» Exercise objective: Your answer must restate each entry below word for word, with no pictures in it.

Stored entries
************
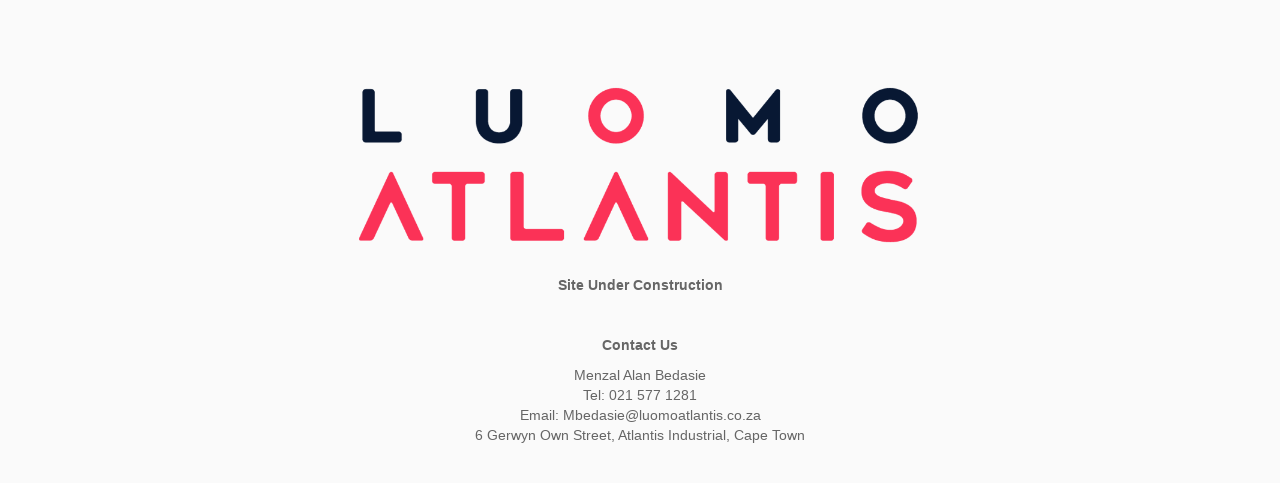

--- FILE ---
content_type: text/html; charset=UTF-8
request_url: http://luomoatlantis.co.za/index.php/workwear/6d-samson-pant-back-khaki/
body_size: 1144
content:
<!DOCTYPE html>
<html class="no-js seed-csp4" lang="en">
	<head>
		<meta charset="utf-8">
		<title></title>
		
		<meta name="viewport" content="width=device-width, initial-scale=1.0">
		
		<!-- Favicon -->
<link href="http://luomoatlantis.co.za/wp-content/uploads/2020/06/1-1.png" rel="shortcut icon" type="image/x-icon" />
		<!-- Bootstrap and default Style -->
<link rel="stylesheet" href="http://luomoatlantis.co.za/wp-content/plugins/coming-soon/themes/default/bootstrap/css/bootstrap.min.css">
<link rel="stylesheet" href="http://luomoatlantis.co.za/wp-content/plugins/coming-soon/themes/default/style.css">
<style type="text/css">
/* calculated styles */

	/* Background Style */
    html{
		        	background: #fafafa;
		    }
    .seed-csp4 body{
							background: transparent;
				}
	
	
	
    /* Text Styles */
    	    .seed-csp4 body{
	        font-family: Helvetica, Arial, sans-serif	    }

	    .seed-csp4 h1, .seed-csp4 h2, .seed-csp4 h3, .seed-csp4 h4, .seed-csp4 h5, .seed-csp4 h6{
	        font-family: Helvetica, Arial, sans-serif	    }
    
    		.seed-csp4 body{
			color:#666666;
		}
    
            

    		.seed-csp4 h1, .seed-csp4 h2, .seed-csp4 h3, .seed-csp4 h4, .seed-csp4 h5, .seed-csp4 h6{
			color:#444444;
		}
    

    		.seed-csp4 a, .seed-csp4 a:visited, .seed-csp4 a:hover, .seed-csp4 a:active, .seed-csp4 a:focus{
			color:#27AE60;
		}


    
    
    
    </style>
<!-- JS -->
<script src="http://luomoatlantis.co.za/wp-includes/js/jquery/jquery.js"></script>
<script src="http://luomoatlantis.co.za/wp-content/plugins/coming-soon/themes/default/bootstrap/js/bootstrap.min.js"></script>

		
	</head>
<body>
<div id="seed-csp4-page">
		<div id="seed-csp4-content">
			
			
			<div id="seed-csp4-description"><p><img class="size-full wp-image-314 aligncenter" src="http://luomoatlantis.co.za/wp-content/uploads/2020/07/luomo-logo-colour2-1.png" alt="" width="1000" height="334" /></p>
<p style="text-align: center;"><strong>Site Under Construction</strong></p>
<p>&nbsp;</p>
<p style="font-family: 'Playfair Display', 'Libre Franklin', 'Helvetica Neue', helvetica, arial, sans-serif; text-align: center;"><strong>Contact Us</strong></p>
<p style="text-align: center;">Menzal Alan Bedasie<br />
Tel: 021 577 1281<br />
Email: Mbedasie@luomoatlantis.co.za<br />
6 Gerwyn Own Street, Atlantis Industrial, Cape Town</p>
</div>
		</div><!-- / #seed-csp4-content -->


<!--[if lt IE 9]>
		<script>
		jQuery(document).ready(function($){$.supersized({slides:[ {image : ''} ]});});
		</script>
		<![endif]-->
</div>
</body>
</html>

<!-- Coming Soon Page and Maintenance Mode by SeedProd. Learn more: http://www.seedprod.com -->
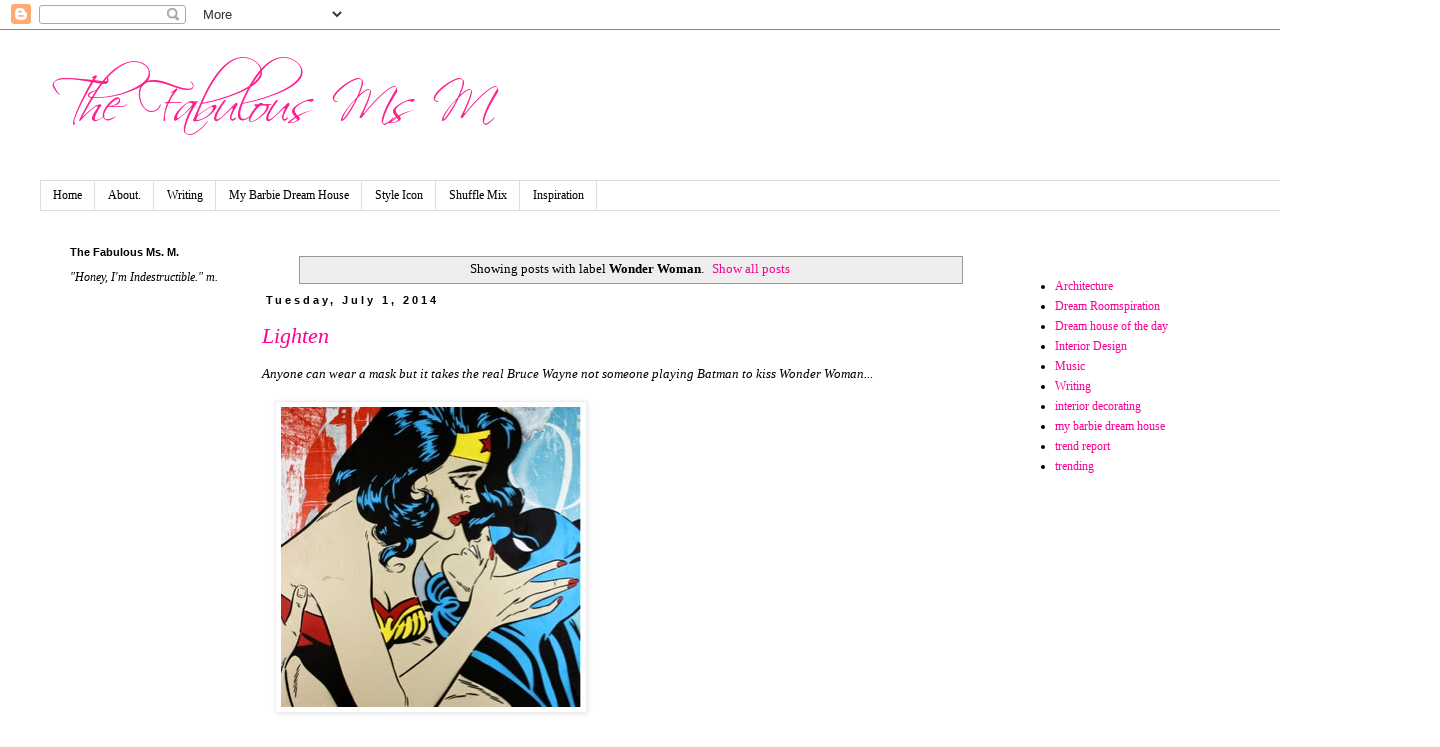

--- FILE ---
content_type: text/plain
request_url: https://www.google-analytics.com/j/collect?v=1&_v=j102&a=1385755170&t=pageview&_s=1&dl=https%3A%2F%2Fwww.fabulousmsm.com%2Fsearch%2Flabel%2FWonder%2520Woman&ul=en-us%40posix&dt=The%20Fabulous%20Ms.%20M.%3A%20Wonder%20Woman&sr=1280x720&vp=1280x720&_u=IEBAAEABAAAAACAAI~&jid=1713515196&gjid=1045091861&cid=554295936.1766262743&tid=UA-15507158-2&_gid=1657514563.1766262743&_r=1&_slc=1&z=629673623
body_size: -451
content:
2,cG-7P49SXVXKR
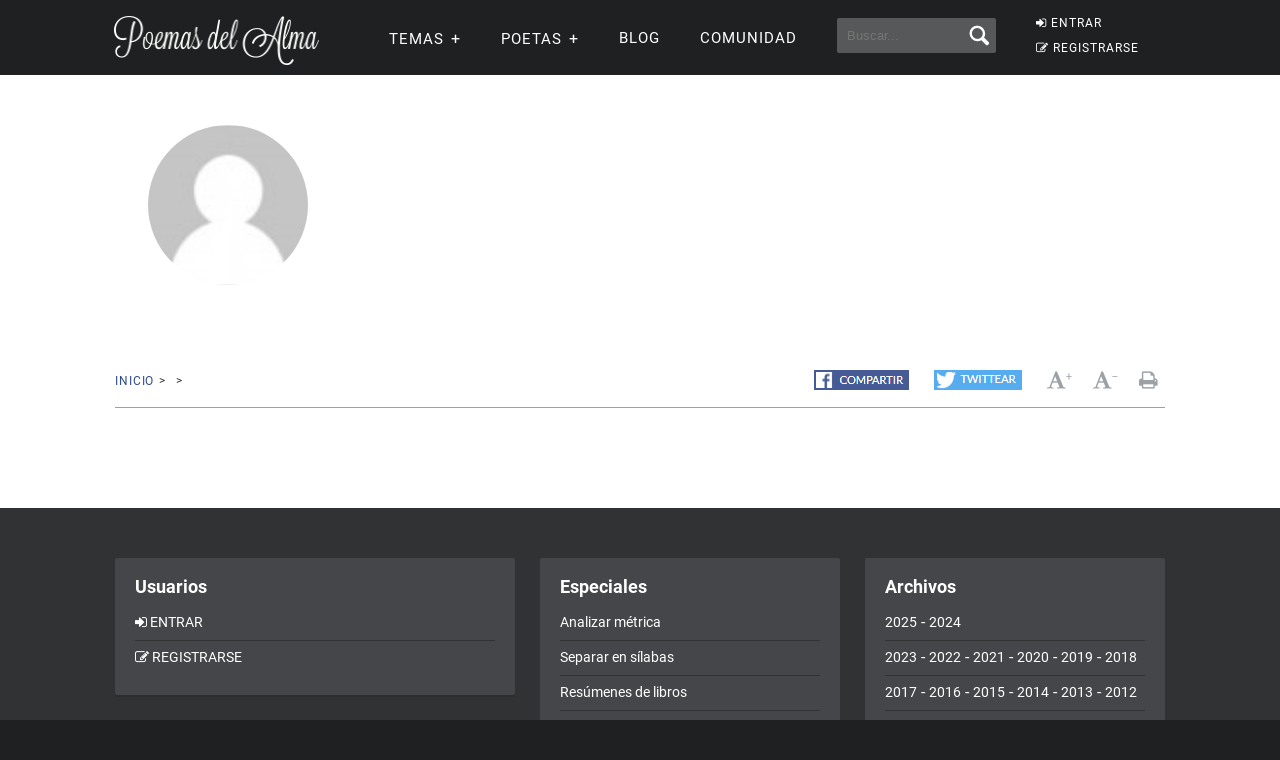

--- FILE ---
content_type: application/javascript; charset=utf-8
request_url: https://fundingchoicesmessages.google.com/f/AGSKWxUb5jU9huGtXrB18craQQtXgGhJI-niTW4zfKA3vab8erWgAESZPEhMuHEuV00Oko8jwAoCjQykaHG5k4QOOtRzhENuMvt0TivDwxRt1L65BGLOPncKh5iXNqk0TFoClrqfb2c6Ttm8F-mbOsIqsc8ymDe3g-FJpiJztMNnhAG4FfrZUIbBAtdDRuFG/_/js/ads..adserve2./ads.js./ad_tab./MPUAdHelper.
body_size: -1289
content:
window['1037131d-ca3d-43ce-86e8-cd0063f14073'] = true;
************
» Exercise output:
--- FILE ---
content_type: text/html; charset=UTF-8
request_url: http://luomoatlantis.co.za/index.php/workwear/6d-samson-pant-back-khaki/
body_size: 1144
content:
<!DOCTYPE html>
<html class="no-js seed-csp4" lang="en">
	<head>
		<meta charset="utf-8">
		<title></title>
		
		<meta name="viewport" content="width=device-width, initial-scale=1.0">
		
		<!-- Favicon -->
<link href="http://luomoatlantis.co.za/wp-content/uploads/2020/06/1-1.png" rel="shortcut icon" type="image/x-icon" />
		<!-- Bootstrap and default Style -->
<link rel="stylesheet" href="http://luomoatlantis.co.za/wp-content/plugins/coming-soon/themes/default/bootstrap/css/bootstrap.min.css">
<link rel="stylesheet" href="http://luomoatlantis.co.za/wp-content/plugins/coming-soon/themes/default/style.css">
<style type="text/css">
/* calculated styles */

	/* Background Style */
    html{
		        	background: #fafafa;
		    }
    .seed-csp4 body{
							background: transparent;
				}
	
	
	
    /* Text Styles */
    	    .seed-csp4 body{
	        font-family: Helvetica, Arial, sans-serif	    }

	    .seed-csp4 h1, .seed-csp4 h2, .seed-csp4 h3, .seed-csp4 h4, .seed-csp4 h5, .seed-csp4 h6{
	        font-family: Helvetica, Arial, sans-serif	    }
    
    		.seed-csp4 body{
			color:#666666;
		}
    
            

    		.seed-csp4 h1, .seed-csp4 h2, .seed-csp4 h3, .seed-csp4 h4, .seed-csp4 h5, .seed-csp4 h6{
			color:#444444;
		}
    

    		.seed-csp4 a, .seed-csp4 a:visited, .seed-csp4 a:hover, .seed-csp4 a:active, .seed-csp4 a:focus{
			color:#27AE60;
		}


    
    
    
    </style>
<!-- JS -->
<script src="http://luomoatlantis.co.za/wp-includes/js/jquery/jquery.js"></script>
<script src="http://luomoatlantis.co.za/wp-content/plugins/coming-soon/themes/default/bootstrap/js/bootstrap.min.js"></script>

		
	</head>
<body>
<div id="seed-csp4-page">
		<div id="seed-csp4-content">
			
			
			<div id="seed-csp4-description"><p><img class="size-full wp-image-314 aligncenter" src="http://luomoatlantis.co.za/wp-content/uploads/2020/07/luomo-logo-colour2-1.png" alt="" width="1000" height="334" /></p>
<p style="text-align: center;"><strong>Site Under Construction</strong></p>
<p>&nbsp;</p>
<p style="font-family: 'Playfair Display', 'Libre Franklin', 'Helvetica Neue', helvetica, arial, sans-serif; text-align: center;"><strong>Contact Us</strong></p>
<p style="text-align: center;">Menzal Alan Bedasie<br />
Tel: 021 577 1281<br />
Email: Mbedasie@luomoatlantis.co.za<br />
6 Gerwyn Own Street, Atlantis Industrial, Cape Town</p>
</div>
		</div><!-- / #seed-csp4-content -->


<!--[if lt IE 9]>
		<script>
		jQuery(document).ready(function($){$.supersized({slides:[ {image : ''} ]});});
		</script>
		<![endif]-->
</div>
</body>
</html>

<!-- Coming Soon Page and Maintenance Mode by SeedProd. Learn more: http://www.seedprod.com -->

--- FILE ---
content_type: text/plain
request_url: https://www.google-analytics.com/j/collect?v=1&_v=j102&a=1385755170&t=pageview&_s=1&dl=https%3A%2F%2Fwww.fabulousmsm.com%2Fsearch%2Flabel%2FWonder%2520Woman&ul=en-us%40posix&dt=The%20Fabulous%20Ms.%20M.%3A%20Wonder%20Woman&sr=1280x720&vp=1280x720&_u=IEBAAEABAAAAACAAI~&jid=1713515196&gjid=1045091861&cid=554295936.1766262743&tid=UA-15507158-2&_gid=1657514563.1766262743&_r=1&_slc=1&z=629673623
body_size: -451
content:
2,cG-7P49SXVXKR

--- FILE ---
content_type: application/javascript; charset=utf-8
request_url: https://fundingchoicesmessages.google.com/f/AGSKWxUb5jU9huGtXrB18craQQtXgGhJI-niTW4zfKA3vab8erWgAESZPEhMuHEuV00Oko8jwAoCjQykaHG5k4QOOtRzhENuMvt0TivDwxRt1L65BGLOPncKh5iXNqk0TFoClrqfb2c6Ttm8F-mbOsIqsc8ymDe3g-FJpiJztMNnhAG4FfrZUIbBAtdDRuFG/_/js/ads..adserve2./ads.js./ad_tab./MPUAdHelper.
body_size: -1289
content:
window['1037131d-ca3d-43ce-86e8-cd0063f14073'] = true;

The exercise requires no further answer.